PROBLEM 1
According to the passage on Gandhi's vision of governance, which publisher first issued the book, and in what year?

He was an ardent follower of Gandhi and wrote various books on
Gandhi’s thoughts. He deserves to be commended for putting
together this book for otherwise Gandhi’s concepts of
governance would have remained scattered in his various
writings. Published by Kitabistan, Allahabad in 1946, the book
is now mostly not available. Since it is a path-breaking
document that can provide direction to the world in turmoil,
People First procured its copy from the Parliament Library and
is republishing it with annotations to clarify issues and
provide a process for realising it..
This section fortifies Gandhi’s vision by establishing that
the present Constitution lacks legitimacy. We have shown that
what Gandhi advocated can be the only true universal democracy,
and is, in fact, being largely practised in the best democracies
of the world such as the Swiss. A powerful process for realising
it has also been conceptualised.
As has happened to original thinkers all through history, the
Indian leadership, influenced by the efficiency of the colonial
administration and the then prevailing appeal of Soviet
socialism, ignored Gandhi’s vision, and instituted a
constitution three-fourth of which is based on exploitative
colonial laws. The leadership also imposed the Soviet practices
of centralised resources management and a controlled economy,
thus creating a mixed economy in a mixed-up polity. In 50 years,
it has led to all round social, environmental, economic and
political degradation in the country.
Gandhi is still revered as the father of the nation. However,
his memory has been frozen in attitudes such as wearing khadi,
sweeping streets on his birth anniversaries, and using him on
election posters. Nothing
that he preached can be realised unless a truly democratic
societal structure in which power flows upward from the people
is instituted.
Power having got
centralised, it is now difficult to restore it to the people.

Records from a set of spatial questions:
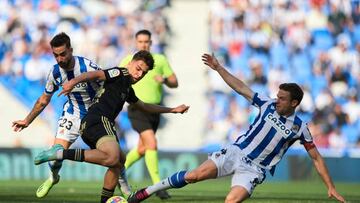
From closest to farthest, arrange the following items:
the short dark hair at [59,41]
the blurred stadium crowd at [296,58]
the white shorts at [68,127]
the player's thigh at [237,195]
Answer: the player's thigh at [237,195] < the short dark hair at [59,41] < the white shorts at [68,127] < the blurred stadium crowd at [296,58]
* * *
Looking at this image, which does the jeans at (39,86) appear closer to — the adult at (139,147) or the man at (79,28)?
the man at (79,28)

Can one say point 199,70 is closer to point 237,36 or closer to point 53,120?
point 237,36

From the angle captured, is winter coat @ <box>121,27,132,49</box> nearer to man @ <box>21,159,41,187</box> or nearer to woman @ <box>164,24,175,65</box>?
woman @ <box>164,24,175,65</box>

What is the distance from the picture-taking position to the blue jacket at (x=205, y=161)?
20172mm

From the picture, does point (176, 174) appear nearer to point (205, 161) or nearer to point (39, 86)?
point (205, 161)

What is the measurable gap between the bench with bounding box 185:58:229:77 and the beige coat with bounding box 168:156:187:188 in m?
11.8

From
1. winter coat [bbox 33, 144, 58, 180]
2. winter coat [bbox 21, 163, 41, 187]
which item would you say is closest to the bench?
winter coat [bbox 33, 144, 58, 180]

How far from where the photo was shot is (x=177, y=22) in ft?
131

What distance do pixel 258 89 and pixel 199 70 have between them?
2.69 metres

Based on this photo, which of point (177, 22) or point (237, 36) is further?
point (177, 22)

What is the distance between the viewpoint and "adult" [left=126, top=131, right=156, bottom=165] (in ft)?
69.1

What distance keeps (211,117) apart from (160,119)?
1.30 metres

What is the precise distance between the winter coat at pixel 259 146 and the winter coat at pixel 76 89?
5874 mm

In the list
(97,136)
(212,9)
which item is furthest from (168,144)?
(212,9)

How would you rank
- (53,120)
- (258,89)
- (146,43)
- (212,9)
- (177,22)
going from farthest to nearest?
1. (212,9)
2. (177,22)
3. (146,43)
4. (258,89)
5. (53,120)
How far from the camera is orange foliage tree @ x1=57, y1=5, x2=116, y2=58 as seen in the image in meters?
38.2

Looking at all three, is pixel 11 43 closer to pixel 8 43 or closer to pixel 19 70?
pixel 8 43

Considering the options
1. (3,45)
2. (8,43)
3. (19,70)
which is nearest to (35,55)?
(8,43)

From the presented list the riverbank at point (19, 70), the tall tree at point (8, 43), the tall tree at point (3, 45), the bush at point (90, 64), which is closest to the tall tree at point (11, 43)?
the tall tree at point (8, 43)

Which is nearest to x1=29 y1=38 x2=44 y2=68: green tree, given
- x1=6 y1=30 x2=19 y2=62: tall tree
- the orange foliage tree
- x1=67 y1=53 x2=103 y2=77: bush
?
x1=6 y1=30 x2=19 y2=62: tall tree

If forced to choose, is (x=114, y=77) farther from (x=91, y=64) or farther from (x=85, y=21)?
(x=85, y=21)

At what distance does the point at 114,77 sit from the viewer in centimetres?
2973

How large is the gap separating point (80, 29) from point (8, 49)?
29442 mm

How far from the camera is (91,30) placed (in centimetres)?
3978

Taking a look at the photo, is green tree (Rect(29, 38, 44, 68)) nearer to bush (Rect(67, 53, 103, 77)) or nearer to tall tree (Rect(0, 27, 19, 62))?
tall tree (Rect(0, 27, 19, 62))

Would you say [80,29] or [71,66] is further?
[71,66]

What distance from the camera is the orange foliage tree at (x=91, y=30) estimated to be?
...
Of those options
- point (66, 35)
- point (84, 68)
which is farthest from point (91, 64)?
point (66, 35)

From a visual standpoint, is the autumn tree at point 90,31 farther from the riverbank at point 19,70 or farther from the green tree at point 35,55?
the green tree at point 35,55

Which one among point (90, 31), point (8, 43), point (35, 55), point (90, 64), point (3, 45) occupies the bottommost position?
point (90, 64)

PROBLEM 2
From the listing, reproduce word for word the lines from the line containing "From closest to" through the line containing "Answer: the player's", both included.

FULL ANSWER 1
Kitabistan, Allahabad, in 1946.

FULL ANSWER 2
From closest to farthest, arrange the following items:
the short dark hair at [59,41]
the blurred stadium crowd at [296,58]
the white shorts at [68,127]
the player's thigh at [237,195]
Answer: the player's thigh at [237,195] < the short dark hair at [59,41] < the white shorts at [68,127] < the blurred stadium crowd at [296,58]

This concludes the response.